- Task prompt -
Rewrite the text on AlphaGo between "It is likely" and "games of chance.", inclusive, with "checkers" changed to "backgammon".

- Text provided -
================
Deep Blue represented a triumph of machine brawn over a single human brain. Its success was almost completely predicated on very fast processors, built for this purpose. Although its victory over Kasparov was a historic event, the triumph did not lead to any practical application or to any spin-off. Indeed, IBM retired the machine soon thereafter.
The same situation is not likely to occur for AlphaGo. The program runs on off-the-shelf processors. Giving it access to more computational power (by distributing it over a network of 1,200 CPUs and GPUs) only improved its performance marginally. The feature that makes the difference is AlphaGo’s ability to split itself into two, playing against itself and continuously improving its overall performance. At this point it is not clear whether there is any limitation to the improvement AlphaGo is capable of. (If only the same could be said of our old-fashioned brains.) It may be that this constitutes the beating heart of any intelligent system, the Holy Grail that researchers are pursuing—general artificial intelligence, rivaling human intelligence in its power and flexibility.
It is likely that Hassabis’s DeepMind team is contemplating designing more powerful programs, such as versions that can teach themselves go from scratch, without having to rely on the corpus of human games as examples, versions that learn chess, programs that simultaneously play checkers, chess and go at the world-class level or ones that can tackle no-limit Texas hold ‘em poker or similar games of chance.
In a very commendable move, Hassabis and his colleagues described in exhausting details the algorithms and parameter settings the DeepMind team used to generate AlphaGo in the accompanying Nature publication. This further accelerates the frenetic pace of AI research in academic and industrial laboratories worldwide. For reinforcement, algorithms based on trial and error learning can be applied to myriad problems with sufficient labeled data, be they financial markets, medical diagnostic, robotics, warfare and so on. A new era has begun with unknown but potential monumental medium- and long-term consequences for employment patterns, large-scale surveillance and growing political and economic inequity.
What of the effects of AlphaGo on go itself? Despite doomsayers to the contrary, the rise of ubiquitous chess programs revitalized chess, helping to train a generation of ever more powerful players. The same may well happen to the go community. After all, the fact that any car or motorcycle can speed faster than any runner did not eliminate running for fun. More people run marathons than ever. Indeed, it could be argued that by removing the need to continually prove oneself to be the best, humans may now more enjoy the nature of this supremely aesthetic and intellectual game in its austere splendor for its own sake. Indeed, in ancient China one of the four arts any cultivated scholar and gentleman was expected to master was the game of go.
================
- Given information -
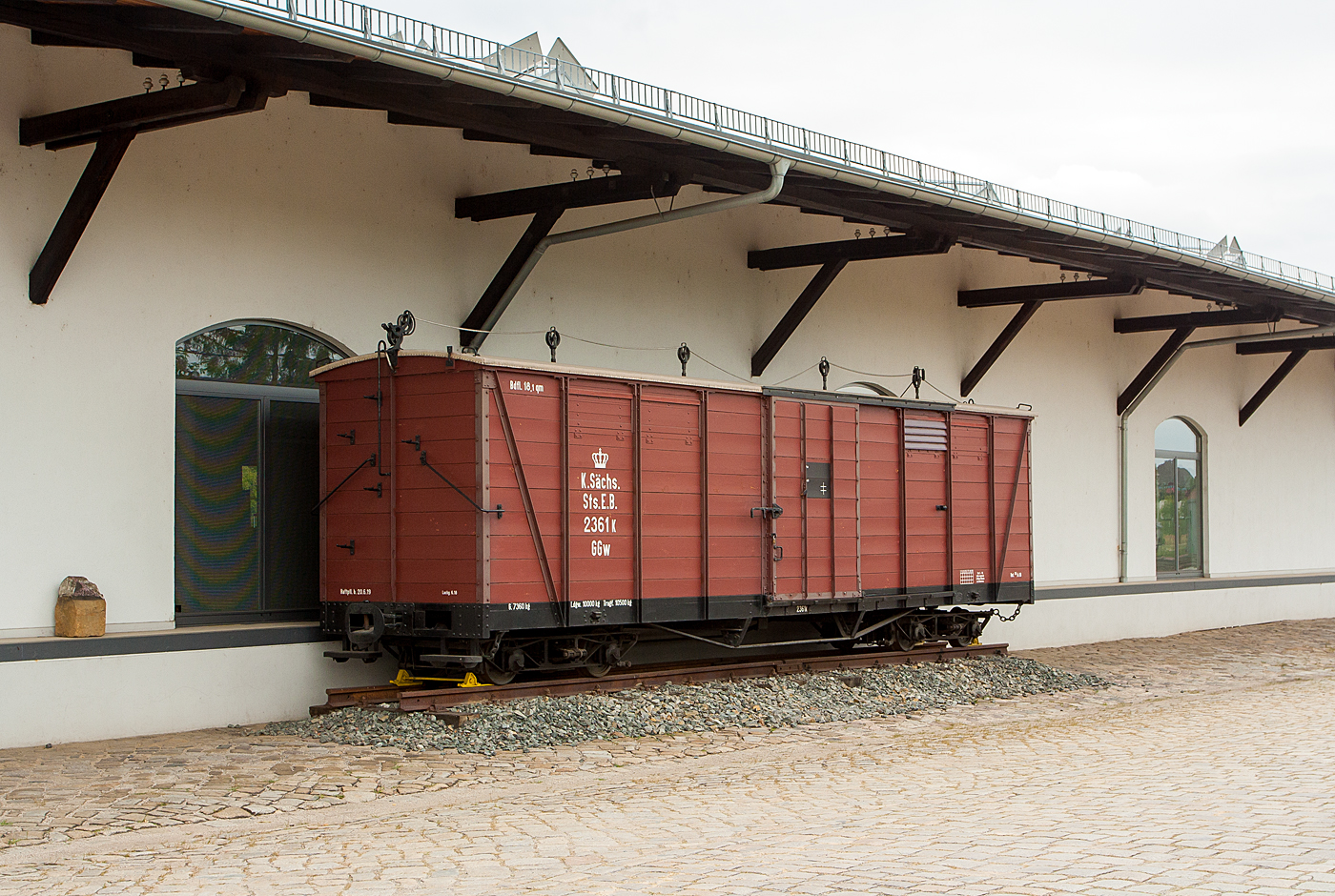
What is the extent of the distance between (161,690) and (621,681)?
385cm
================
- Reply to the task -
It is likely that Hassabis’s DeepMind team is contemplating designing more powerful programs, such as versions that can teach themselves go from scratch, without having to rely on the corpus of human games as examples, versions that learn chess, programs that simultaneously play backgammon, chess and go at the world-class level or ones that can tackle no-limit Texas hold ‘em poker or similar games of chance.